__Document extract__
****************************************

All right, and so don't do it in a vacuum. Ensure that you are then acting as a leader to be open-minded to the fact that your team members could have great ideas as to what it is they need, because they all talk. You know, unless you're talking to them on a regular basis and have the trust, then you know one. It wouldn't be an issue, right, but most likely, unfortunately, the majority of teams often lack and there's a gap in not complete trust, but there's a gap in really the manager and the employees having those very open, transparent, honest discussions about what's working and what's not working. So have them, make sure that they're part, because that's where you're going to gain the commitment. Okay, so you went and asked yourself, you went and asked your team, you kind of pulled it all together now into what you are defining and mapping out Because, again, you're never going to gain 100% agreement to everything. So you could work with your team to have everyone's input to it, but there'll be some strays, there'll be some stragglers of things that don't necessarily mesh into what you're trying to accomplish and, as the leader, you ultimately are responsible to defining that culture, defining the vision, defining the goals and the direction the team's going to take. So you get to that point and you have already, through this process, tested the trust, the healthy conflict, the commitment, the accountability and the focus on the results. But now you're formulating your vision, your charter, your mission for the team and you're communicating it to them.

****************************************

__Supplied material__
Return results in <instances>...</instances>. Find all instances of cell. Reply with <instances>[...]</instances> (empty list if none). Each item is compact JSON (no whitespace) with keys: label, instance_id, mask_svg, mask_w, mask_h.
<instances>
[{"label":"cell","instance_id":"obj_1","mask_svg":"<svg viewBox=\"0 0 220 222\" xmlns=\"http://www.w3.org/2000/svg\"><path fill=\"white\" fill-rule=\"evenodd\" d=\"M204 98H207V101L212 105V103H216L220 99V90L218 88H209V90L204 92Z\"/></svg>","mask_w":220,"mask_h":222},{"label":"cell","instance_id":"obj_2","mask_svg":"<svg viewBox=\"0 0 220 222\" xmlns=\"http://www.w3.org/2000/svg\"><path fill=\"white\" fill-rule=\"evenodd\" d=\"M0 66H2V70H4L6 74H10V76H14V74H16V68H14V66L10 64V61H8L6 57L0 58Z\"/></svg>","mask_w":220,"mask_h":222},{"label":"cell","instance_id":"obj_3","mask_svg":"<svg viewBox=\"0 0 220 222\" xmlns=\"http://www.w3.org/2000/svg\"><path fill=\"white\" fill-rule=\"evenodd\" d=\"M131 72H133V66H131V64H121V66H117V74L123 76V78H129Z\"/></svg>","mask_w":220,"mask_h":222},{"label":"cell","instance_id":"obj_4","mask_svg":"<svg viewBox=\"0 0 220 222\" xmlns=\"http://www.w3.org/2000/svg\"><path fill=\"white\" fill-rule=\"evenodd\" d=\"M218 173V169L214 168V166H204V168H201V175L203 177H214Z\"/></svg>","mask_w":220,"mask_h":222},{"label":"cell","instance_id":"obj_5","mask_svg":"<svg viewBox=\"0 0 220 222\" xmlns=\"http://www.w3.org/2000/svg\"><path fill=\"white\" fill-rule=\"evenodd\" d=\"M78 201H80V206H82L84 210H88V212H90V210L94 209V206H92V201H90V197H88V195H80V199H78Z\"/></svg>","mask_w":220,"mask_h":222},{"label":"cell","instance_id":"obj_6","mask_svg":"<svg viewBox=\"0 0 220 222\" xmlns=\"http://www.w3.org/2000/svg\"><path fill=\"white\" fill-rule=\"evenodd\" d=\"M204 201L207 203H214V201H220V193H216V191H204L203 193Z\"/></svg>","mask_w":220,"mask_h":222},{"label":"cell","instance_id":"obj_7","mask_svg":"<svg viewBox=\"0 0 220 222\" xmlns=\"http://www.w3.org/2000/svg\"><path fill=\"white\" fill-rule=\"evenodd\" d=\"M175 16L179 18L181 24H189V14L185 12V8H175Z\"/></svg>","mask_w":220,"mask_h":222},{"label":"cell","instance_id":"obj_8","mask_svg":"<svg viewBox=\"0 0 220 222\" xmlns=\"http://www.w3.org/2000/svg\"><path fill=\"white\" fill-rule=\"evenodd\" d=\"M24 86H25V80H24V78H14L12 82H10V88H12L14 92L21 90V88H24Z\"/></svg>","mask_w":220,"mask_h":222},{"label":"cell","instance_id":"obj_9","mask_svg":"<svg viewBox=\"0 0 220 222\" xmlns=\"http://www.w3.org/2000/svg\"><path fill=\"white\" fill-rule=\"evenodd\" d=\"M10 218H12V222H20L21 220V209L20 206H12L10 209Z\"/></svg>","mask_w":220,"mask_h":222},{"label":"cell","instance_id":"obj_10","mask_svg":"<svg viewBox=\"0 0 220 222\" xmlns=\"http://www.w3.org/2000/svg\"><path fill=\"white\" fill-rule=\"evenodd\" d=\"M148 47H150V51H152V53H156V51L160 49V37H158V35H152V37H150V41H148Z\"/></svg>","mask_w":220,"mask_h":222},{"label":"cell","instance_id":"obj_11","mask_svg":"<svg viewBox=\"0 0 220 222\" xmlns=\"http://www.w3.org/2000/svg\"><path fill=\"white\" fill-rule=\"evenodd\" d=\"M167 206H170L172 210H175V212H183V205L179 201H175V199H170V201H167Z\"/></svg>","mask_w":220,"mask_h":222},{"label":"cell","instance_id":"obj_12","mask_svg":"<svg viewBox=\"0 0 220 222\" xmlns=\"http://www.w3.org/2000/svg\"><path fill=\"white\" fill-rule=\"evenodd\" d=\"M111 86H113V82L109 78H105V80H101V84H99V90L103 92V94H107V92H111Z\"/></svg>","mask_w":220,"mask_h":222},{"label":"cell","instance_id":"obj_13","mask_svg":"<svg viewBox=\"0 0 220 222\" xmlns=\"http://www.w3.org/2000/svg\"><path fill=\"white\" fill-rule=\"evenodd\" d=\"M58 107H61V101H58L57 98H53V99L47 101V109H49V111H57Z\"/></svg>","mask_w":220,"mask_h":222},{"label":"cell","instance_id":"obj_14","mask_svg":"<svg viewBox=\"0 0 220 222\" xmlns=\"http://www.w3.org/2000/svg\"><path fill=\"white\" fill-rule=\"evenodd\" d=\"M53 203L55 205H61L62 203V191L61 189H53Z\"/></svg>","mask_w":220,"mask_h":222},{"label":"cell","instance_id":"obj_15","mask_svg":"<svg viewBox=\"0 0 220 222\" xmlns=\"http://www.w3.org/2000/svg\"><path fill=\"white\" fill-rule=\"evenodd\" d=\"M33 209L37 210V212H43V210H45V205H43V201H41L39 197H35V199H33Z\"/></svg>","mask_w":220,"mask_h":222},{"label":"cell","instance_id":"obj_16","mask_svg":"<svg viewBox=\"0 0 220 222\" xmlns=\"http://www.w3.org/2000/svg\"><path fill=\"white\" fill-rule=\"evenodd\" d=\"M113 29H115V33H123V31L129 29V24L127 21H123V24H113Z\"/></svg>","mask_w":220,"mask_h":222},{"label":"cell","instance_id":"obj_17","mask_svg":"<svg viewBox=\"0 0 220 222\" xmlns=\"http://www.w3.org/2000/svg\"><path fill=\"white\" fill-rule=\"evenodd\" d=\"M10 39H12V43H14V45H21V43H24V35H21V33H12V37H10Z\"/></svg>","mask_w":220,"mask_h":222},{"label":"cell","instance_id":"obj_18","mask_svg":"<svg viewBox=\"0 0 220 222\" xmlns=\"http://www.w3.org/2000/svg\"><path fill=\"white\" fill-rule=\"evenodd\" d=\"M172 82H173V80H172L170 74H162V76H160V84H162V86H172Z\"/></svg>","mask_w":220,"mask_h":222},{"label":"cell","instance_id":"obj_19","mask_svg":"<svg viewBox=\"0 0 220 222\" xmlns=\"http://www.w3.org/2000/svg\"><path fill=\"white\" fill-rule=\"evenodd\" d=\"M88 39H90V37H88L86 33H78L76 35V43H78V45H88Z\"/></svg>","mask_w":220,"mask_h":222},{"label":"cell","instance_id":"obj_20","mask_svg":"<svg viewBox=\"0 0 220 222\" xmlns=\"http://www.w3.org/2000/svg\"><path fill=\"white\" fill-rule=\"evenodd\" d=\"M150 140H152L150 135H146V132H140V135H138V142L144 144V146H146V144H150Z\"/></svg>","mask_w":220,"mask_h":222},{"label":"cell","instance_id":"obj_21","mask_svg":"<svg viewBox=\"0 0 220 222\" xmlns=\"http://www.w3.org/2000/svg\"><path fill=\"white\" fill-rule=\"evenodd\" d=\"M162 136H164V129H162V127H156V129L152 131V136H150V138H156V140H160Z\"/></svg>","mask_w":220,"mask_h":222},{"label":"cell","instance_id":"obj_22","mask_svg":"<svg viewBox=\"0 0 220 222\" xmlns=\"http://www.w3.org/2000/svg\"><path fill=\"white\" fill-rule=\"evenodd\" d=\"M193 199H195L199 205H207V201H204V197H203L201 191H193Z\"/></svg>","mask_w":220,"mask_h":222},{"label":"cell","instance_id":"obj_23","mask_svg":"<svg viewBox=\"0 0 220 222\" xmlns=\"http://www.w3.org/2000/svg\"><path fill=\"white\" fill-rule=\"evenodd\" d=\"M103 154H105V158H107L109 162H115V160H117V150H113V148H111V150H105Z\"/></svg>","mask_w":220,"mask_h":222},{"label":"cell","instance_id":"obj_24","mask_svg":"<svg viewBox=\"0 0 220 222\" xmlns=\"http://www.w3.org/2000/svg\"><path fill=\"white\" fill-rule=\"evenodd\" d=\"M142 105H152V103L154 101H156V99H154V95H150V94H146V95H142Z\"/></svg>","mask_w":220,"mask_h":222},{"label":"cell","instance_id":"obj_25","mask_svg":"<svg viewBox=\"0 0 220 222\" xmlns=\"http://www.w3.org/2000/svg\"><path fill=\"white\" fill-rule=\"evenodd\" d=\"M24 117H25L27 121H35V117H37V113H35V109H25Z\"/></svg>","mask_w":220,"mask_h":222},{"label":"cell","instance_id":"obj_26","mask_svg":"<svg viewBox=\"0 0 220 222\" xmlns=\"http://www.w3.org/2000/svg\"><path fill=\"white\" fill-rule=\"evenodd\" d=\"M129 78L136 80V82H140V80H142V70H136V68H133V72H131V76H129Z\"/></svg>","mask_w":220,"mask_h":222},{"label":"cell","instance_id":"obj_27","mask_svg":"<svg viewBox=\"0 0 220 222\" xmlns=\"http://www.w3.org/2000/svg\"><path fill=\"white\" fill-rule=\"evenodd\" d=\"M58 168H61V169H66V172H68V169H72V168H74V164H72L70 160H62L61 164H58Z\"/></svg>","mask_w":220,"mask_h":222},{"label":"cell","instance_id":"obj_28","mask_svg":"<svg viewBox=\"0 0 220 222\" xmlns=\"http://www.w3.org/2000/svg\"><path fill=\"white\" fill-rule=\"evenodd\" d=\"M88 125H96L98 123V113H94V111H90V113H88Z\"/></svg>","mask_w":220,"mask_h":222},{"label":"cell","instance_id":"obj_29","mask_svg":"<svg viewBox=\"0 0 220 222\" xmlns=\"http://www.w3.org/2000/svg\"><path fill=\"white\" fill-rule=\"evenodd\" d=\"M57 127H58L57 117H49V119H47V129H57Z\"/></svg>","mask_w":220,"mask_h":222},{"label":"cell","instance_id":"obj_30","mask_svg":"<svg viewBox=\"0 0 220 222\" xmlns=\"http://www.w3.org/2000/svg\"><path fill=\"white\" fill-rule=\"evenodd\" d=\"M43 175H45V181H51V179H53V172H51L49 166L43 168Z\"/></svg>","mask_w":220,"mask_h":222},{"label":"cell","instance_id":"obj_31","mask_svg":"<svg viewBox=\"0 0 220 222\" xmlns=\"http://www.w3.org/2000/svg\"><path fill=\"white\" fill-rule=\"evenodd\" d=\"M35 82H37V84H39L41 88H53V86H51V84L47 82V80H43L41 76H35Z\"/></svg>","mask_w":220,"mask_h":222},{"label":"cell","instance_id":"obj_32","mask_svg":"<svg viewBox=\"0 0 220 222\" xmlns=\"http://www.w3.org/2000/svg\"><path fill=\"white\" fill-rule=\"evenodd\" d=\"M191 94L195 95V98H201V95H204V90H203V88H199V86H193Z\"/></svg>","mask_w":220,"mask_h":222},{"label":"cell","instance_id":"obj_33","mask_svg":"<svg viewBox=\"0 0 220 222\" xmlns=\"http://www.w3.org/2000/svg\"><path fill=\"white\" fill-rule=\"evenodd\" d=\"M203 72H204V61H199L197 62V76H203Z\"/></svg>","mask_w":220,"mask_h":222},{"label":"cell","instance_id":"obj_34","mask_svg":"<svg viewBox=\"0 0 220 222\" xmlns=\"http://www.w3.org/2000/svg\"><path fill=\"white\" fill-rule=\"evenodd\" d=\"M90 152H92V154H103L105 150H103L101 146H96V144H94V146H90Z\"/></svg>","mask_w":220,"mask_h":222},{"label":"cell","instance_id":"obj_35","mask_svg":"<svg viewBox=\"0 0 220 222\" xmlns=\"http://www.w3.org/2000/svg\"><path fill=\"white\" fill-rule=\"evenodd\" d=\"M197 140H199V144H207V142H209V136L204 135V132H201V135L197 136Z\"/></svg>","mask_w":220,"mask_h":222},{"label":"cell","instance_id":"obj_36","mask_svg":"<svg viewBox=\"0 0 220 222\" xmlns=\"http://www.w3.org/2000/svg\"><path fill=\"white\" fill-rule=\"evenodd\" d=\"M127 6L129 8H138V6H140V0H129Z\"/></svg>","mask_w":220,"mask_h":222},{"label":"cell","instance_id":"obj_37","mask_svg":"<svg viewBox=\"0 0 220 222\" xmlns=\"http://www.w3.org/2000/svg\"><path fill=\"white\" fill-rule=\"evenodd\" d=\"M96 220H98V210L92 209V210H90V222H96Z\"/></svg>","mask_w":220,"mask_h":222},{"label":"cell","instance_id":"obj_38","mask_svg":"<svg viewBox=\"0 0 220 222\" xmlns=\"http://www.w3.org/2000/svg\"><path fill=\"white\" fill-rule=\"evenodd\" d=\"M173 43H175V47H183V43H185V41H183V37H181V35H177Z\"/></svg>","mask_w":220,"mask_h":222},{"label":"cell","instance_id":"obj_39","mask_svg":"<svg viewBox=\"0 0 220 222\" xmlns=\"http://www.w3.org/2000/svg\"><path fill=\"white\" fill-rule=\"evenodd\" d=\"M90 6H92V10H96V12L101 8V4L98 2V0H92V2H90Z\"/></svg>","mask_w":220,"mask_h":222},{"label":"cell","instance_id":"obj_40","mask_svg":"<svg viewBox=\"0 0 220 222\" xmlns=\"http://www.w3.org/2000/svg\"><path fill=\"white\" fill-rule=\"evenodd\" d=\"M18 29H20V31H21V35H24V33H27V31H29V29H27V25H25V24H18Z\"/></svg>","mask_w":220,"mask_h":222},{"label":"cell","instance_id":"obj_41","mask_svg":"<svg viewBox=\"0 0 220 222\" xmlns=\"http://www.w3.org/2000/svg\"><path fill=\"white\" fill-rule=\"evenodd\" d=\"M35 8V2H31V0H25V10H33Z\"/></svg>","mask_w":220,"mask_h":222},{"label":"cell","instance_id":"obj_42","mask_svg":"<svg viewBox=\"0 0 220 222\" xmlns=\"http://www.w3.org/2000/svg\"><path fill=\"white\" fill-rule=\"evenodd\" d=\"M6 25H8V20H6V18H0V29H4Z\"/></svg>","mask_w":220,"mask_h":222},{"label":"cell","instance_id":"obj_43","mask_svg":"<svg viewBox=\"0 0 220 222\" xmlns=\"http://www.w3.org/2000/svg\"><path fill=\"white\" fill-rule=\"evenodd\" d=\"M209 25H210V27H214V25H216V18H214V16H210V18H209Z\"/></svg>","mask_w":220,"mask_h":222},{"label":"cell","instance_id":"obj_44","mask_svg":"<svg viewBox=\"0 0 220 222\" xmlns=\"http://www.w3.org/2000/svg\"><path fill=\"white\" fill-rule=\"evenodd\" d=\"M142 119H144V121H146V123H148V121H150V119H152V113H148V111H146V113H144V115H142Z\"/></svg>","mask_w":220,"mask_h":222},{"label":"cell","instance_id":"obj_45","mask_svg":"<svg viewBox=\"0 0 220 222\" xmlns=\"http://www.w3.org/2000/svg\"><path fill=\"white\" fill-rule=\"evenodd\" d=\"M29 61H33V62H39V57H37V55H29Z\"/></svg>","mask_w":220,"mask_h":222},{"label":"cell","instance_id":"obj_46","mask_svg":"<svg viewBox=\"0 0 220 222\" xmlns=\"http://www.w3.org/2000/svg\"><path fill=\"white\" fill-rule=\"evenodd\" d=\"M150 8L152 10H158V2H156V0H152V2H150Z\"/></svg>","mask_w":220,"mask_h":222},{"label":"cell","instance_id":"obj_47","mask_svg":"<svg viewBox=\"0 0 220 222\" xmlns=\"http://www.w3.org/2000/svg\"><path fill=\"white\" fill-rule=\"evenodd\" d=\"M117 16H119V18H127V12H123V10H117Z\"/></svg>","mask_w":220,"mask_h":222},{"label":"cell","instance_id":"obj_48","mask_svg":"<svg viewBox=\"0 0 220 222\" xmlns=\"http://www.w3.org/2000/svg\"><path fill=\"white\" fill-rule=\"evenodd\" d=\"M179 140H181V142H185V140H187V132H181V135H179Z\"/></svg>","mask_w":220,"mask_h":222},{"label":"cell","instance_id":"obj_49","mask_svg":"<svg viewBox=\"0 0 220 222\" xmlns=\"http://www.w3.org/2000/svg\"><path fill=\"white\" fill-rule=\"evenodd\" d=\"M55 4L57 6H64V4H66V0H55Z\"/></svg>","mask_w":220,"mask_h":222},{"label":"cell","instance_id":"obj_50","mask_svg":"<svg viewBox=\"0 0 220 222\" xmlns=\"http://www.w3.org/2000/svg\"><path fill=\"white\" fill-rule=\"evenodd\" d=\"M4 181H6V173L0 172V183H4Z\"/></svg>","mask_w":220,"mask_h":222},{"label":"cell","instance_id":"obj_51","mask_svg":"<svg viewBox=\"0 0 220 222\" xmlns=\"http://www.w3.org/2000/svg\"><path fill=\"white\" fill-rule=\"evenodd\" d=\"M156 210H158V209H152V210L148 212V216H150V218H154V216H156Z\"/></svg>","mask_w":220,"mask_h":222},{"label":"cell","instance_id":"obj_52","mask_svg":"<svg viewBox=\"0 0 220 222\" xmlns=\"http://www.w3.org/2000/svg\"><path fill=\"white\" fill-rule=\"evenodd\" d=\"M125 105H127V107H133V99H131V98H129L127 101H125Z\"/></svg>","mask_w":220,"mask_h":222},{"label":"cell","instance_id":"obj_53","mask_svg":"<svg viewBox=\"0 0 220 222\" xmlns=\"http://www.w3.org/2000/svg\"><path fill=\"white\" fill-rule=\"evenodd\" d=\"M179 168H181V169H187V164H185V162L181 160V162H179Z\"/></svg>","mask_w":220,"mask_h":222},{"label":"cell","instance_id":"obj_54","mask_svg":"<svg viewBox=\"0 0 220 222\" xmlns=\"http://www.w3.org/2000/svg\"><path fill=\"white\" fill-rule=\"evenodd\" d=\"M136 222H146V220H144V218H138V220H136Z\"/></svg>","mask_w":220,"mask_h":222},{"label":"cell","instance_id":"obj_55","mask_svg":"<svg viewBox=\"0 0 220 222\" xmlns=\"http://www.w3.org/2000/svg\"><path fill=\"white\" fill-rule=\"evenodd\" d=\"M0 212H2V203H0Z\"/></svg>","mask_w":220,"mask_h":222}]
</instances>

****************************************

__Work to be completed__
Can you copy the passage on building team trust and vision above, word for word and in full?

__Response__
All right, and so don't do it in a vacuum. Ensure that you are then acting as a leader to be open-minded to the fact that your team members could have great ideas as to what it is they need, because they all talk. You know, unless you're talking to them on a regular basis and have the trust, then you know one. It wouldn't be an issue, right, but most likely, unfortunately, the majority of teams often lack and there's a gap in not complete trust, but there's a gap in really the manager and the employees having those very open, transparent, honest discussions about what's working and what's not working. So have them, make sure that they're part, because that's where you're going to gain the commitment. Okay, so you went and asked yourself, you went and asked your team, you kind of pulled it all together now into what you are defining and mapping out Because, again, you're never going to gain 100% agreement to everything. So you could work with your team to have everyone's input to it, but there'll be some strays, there'll be some stragglers of things that don't necessarily mesh into what you're trying to accomplish and, as the leader, you ultimately are responsible to defining that culture, defining the vision, defining the goals and the direction the team's going to take. So you get to that point and you have already, through this process, tested the trust, the healthy conflict, the commitment, the accountability and the focus on the results. But now you're formulating your vision, your charter, your mission for the team and you're communicating it to them.